■ Task details ■
Repeat the entries from the line containing "Regarding pink stripe" through the end of the entries, leaving out any pictures.

Spatial reasoning question data
★ ★ ★ ★
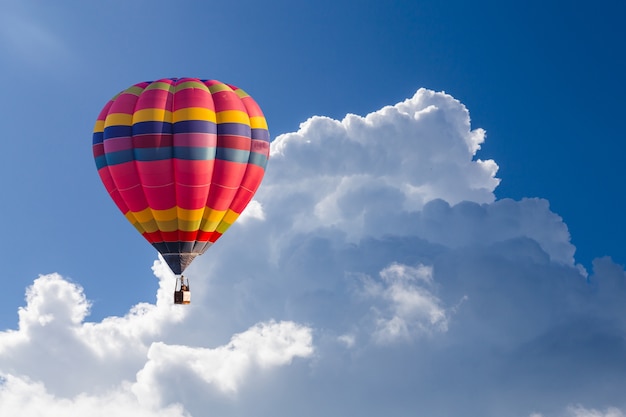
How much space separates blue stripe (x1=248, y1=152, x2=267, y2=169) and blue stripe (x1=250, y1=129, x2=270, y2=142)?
42.7 inches

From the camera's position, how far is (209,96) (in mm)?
61406

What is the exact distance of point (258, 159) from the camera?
63.0 metres

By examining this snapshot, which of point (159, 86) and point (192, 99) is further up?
point (159, 86)

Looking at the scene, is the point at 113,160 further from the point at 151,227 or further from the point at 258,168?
the point at 258,168

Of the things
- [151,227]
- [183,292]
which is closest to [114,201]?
[151,227]

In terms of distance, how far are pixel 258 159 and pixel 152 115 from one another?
7.61m

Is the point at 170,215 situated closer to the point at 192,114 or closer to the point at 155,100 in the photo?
the point at 192,114

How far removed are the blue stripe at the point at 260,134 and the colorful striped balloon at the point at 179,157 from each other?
0.22 ft

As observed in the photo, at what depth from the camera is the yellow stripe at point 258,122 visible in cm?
6275

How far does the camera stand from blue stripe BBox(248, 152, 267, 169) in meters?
62.5

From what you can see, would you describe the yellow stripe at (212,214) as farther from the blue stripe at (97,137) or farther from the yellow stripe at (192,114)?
the blue stripe at (97,137)

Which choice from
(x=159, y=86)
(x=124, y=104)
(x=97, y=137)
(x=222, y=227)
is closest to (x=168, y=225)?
(x=222, y=227)

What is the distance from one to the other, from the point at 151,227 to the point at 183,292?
4726 mm

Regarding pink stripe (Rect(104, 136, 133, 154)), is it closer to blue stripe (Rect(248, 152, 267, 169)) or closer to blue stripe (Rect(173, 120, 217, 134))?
blue stripe (Rect(173, 120, 217, 134))
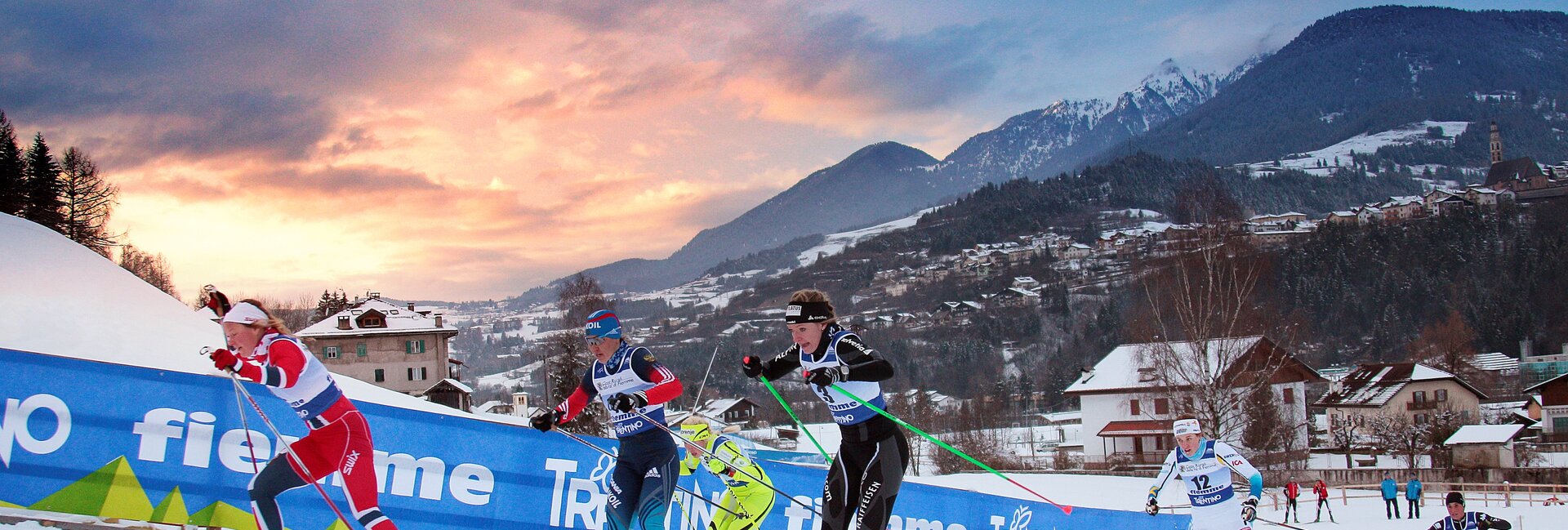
★ ★ ★ ★
■ Correct response ■
Regarding pink stripe (Rect(104, 136, 133, 154)), is it closer to blue stripe (Rect(248, 152, 267, 169)) or closer to blue stripe (Rect(173, 120, 217, 134))?
blue stripe (Rect(173, 120, 217, 134))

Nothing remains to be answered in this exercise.